- [To be done]:
1. From the bulleted list under "Sansula Models Available from Kalimba Magic" in the Sansula passage, list every Sansula model it names.
2. Reproduce the section of the Sansula passage that begins at the words "Playing the Sansula The" and stops after "also more robust and more resistent to abuse.", swapping "synthetic" for "artificial".

- [Passage]:
_ _ _
The Sansula is a wonderful new kalimba invented by Peter Hokema. Here you will find a list of resources for learning about the Sansula.


The Sansula

Check out the video below, which shows me demonstrating the Sansula.

One of the video tips for playing the Sansula

Guides to Playing the Sansula

Playing the Sansula Playing the Sansula is a multifaceted introduction to the Sansula. Great for beginners or experienced musicians and anyone in between, 96 pages, with CD. At this moment, this is the only book on learning to play the Sansula.
Playing the Sansula The German-made Sansula now comes with an English translation of the guide - here is a translation done by a client - but I inserted my own favorite tunings!
Playing the Sansula Here is the old Kalimba Magic Sansula insert, which provides advice on learning the Sansula, including a nice way of conceptualizing the standard Sansula tuning, as well as several alternate tunings.

 

 


Sansula Models Available from Kalimba Magic

  • Pocket Sansula: The 9-note kalimba all by itself. Still beautiful, but without the wah-wah.
  • Regular Sansula: the 9-note kalimba mounted on a thin drum head is no longer carried at the Kalimba Magic Shop, sorry!.
  • Renaissance Sansula: Slightly quieter than the regular Sansula, but the drum head is made from a synthetic drum head material made by the Remo drum company, which is also more robust and more resistent to abuse.
  • Deluxe Sansula: Sounds essentially the same as the regular Sansula, but the drum head is made from goat skin, which is more robust and more resistent to abuse. I find the lower notes to be of darker tone, and the higher notes to be a lighter tone.

Listen and compare the four Sansula types.

Four Sansulas
Four Sansulas
Upper: Pocket Sansula, Standard Sansula,
Lower: Renaissance Sansula, Deluxe Sansula


The Sansula Tuning

All Sansulas come in the standard tuning or, for an additional $8, can be retuned to the Beautiful E tuning or Tark's Heavnely A tuning. The standard Sansula tuning is in A minor, which sounds moody and mystical and brooding. The Beautiful E Tuning on the other hand is in E major, full of light and positivity and openness. The standard tuning has one pair of tines tuned to the same note, and the E tuning removes that redundancy, giving 9 different notes, expanding the potential for harmonic complexity. We can also recommend the Heavenly A tuning (thanks to Tark) and the Morocco Tuning for Middle-Eastern playing.
_ _ _
- [Data provided]:
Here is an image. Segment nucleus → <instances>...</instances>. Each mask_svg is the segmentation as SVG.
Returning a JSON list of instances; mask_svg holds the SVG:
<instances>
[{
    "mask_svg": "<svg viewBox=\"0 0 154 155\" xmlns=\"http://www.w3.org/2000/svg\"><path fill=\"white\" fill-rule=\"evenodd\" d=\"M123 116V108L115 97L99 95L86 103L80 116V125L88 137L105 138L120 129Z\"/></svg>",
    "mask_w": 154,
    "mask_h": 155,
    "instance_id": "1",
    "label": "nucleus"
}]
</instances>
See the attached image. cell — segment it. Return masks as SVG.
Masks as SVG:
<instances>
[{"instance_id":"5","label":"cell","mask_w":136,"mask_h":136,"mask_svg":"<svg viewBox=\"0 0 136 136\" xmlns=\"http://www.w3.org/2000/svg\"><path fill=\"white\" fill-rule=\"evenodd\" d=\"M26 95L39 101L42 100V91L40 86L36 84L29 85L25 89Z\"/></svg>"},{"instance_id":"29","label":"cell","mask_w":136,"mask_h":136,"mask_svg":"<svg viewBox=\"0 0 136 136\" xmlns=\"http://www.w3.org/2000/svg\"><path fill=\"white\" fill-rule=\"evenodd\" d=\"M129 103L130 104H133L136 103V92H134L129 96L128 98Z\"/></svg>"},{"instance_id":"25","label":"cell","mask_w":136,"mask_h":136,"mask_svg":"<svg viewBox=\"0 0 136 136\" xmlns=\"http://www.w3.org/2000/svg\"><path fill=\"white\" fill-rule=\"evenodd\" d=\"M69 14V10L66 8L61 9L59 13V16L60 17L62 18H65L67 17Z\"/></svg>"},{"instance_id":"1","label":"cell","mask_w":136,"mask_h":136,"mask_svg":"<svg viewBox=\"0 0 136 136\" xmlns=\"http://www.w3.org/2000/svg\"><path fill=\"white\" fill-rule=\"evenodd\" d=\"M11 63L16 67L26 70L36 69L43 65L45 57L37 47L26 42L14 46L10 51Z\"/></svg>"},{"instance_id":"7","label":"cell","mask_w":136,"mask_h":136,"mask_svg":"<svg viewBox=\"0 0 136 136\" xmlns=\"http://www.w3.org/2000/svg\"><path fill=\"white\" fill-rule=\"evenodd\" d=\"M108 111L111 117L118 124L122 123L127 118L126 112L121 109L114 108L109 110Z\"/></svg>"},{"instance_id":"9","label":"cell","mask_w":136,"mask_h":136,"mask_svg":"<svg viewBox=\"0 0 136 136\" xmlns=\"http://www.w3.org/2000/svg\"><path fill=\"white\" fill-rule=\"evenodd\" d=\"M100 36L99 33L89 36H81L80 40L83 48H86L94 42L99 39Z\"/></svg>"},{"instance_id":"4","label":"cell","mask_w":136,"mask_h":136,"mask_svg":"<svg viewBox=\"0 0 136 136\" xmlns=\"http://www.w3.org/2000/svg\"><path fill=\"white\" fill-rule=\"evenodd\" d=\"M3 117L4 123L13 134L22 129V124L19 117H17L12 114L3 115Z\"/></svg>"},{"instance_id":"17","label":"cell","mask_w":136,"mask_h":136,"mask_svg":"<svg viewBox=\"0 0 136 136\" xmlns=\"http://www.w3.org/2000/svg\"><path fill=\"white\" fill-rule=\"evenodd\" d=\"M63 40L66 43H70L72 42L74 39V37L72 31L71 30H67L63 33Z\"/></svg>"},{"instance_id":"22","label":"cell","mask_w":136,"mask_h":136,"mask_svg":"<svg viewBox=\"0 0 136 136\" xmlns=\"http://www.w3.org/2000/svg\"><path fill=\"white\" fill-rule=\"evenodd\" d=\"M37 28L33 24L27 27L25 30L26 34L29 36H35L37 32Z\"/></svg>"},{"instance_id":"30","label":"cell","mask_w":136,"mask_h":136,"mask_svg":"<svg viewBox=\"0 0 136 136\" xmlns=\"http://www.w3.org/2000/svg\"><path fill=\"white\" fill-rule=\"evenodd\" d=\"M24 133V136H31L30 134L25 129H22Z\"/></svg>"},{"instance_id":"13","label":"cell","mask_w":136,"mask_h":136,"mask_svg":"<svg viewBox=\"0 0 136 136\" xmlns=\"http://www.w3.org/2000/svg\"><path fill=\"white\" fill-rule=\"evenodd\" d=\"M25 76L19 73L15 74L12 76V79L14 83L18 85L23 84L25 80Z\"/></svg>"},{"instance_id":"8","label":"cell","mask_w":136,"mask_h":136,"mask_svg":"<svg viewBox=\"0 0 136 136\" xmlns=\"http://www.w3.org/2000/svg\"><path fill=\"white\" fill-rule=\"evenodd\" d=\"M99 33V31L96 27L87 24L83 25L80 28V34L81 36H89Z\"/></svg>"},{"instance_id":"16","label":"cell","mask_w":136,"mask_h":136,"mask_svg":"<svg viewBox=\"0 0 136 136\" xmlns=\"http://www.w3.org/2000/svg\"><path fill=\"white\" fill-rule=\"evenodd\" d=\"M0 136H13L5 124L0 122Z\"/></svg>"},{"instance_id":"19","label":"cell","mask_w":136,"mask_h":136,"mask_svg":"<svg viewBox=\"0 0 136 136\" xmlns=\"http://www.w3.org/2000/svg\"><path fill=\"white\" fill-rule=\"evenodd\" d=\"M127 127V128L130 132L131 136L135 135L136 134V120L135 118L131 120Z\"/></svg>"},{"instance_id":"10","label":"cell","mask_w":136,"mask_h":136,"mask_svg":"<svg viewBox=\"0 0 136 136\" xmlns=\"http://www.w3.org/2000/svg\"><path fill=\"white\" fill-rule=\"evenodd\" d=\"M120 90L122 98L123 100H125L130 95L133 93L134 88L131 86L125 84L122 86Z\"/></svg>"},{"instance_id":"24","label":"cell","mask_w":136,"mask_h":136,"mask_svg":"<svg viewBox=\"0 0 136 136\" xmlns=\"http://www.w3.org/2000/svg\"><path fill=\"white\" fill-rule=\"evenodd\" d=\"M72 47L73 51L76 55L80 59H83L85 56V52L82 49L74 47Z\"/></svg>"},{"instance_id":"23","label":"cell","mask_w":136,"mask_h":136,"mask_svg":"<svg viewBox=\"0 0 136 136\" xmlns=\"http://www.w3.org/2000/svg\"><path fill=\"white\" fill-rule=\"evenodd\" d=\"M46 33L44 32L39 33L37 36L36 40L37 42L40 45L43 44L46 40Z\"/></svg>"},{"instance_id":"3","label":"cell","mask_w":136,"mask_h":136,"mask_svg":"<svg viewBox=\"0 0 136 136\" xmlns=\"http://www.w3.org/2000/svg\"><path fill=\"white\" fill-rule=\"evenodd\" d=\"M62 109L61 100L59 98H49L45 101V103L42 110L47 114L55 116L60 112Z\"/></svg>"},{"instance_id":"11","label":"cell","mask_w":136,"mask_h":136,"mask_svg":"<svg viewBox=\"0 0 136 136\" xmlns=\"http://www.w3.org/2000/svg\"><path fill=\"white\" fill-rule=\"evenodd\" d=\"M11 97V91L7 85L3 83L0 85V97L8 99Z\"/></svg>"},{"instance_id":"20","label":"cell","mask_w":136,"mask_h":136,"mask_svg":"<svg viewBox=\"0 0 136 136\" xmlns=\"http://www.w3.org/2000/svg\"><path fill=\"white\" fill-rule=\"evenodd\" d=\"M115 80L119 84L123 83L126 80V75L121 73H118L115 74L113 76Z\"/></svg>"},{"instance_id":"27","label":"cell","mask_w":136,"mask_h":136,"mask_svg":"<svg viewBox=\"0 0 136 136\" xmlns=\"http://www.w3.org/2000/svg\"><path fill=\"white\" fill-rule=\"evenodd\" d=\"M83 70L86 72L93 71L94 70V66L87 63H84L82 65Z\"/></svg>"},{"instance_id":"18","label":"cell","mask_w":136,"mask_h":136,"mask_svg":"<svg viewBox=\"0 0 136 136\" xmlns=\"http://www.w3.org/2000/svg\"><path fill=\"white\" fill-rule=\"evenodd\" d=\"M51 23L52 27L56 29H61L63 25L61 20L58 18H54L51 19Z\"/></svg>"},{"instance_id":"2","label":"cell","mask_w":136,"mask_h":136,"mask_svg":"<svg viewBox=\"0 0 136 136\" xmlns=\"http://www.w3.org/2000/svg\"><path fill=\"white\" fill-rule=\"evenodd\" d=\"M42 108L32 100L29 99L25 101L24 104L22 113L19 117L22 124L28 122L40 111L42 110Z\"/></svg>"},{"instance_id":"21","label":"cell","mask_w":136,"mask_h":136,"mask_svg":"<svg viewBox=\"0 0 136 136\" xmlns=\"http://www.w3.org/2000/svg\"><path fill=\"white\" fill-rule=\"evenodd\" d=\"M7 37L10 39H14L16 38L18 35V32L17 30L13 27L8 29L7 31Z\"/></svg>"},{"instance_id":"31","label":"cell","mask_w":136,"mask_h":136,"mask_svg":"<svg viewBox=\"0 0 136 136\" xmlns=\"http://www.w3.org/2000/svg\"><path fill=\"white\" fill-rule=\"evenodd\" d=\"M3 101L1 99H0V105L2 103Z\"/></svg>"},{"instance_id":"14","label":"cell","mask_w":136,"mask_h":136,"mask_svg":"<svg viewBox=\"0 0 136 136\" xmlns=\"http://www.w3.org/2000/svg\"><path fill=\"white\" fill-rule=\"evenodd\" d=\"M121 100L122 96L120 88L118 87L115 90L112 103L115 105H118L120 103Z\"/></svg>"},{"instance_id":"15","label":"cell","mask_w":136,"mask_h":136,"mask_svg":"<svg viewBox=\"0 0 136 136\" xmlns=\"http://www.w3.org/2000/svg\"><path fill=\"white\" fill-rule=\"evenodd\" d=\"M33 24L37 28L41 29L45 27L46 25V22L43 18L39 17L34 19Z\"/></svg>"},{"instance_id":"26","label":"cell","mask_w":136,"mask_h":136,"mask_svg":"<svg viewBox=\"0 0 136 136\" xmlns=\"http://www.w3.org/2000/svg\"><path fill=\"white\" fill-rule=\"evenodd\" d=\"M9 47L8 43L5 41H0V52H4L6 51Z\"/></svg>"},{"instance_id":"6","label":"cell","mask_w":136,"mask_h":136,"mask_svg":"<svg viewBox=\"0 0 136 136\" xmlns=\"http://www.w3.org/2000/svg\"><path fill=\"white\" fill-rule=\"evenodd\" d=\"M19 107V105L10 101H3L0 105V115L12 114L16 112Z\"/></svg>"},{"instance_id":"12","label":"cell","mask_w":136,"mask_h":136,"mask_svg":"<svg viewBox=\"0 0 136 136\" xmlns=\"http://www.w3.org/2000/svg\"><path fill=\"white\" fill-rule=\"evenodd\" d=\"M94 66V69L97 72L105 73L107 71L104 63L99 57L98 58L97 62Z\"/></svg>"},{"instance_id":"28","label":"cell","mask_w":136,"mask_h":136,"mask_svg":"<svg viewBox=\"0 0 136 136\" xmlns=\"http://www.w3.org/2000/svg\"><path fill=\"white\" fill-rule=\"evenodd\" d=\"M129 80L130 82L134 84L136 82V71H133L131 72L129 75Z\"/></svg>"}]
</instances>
_ _ _
- [Outputs by task]:
1. Pocket Sansula, Regular Sansula, Renaissance Sansula, Deluxe Sansula

2.
Playing the Sansula The German-made Sansula now comes with an English translation of the guide - here is a translation done by a client - but I inserted my own favorite tunings!
Playing the Sansula Here is the old Kalimba Magic Sansula insert, which provides advice on learning the Sansula, including a nice way of conceptualizing the standard Sansula tuning, as well as several alternate tunings.

 

 


Sansula Models Available from Kalimba Magic

  • Pocket Sansula: The 9-note kalimba all by itself. Still beautiful, but without the wah-wah.
  • Regular Sansula: the 9-note kalimba mounted on a thin drum head is no longer carried at the Kalimba Magic Shop, sorry!.
  • Renaissance Sansula: Slightly quieter than the regular Sansula, but the drum head is made from a artificial drum head material made by the Remo drum company, which is also more robust and more resistent to abuse.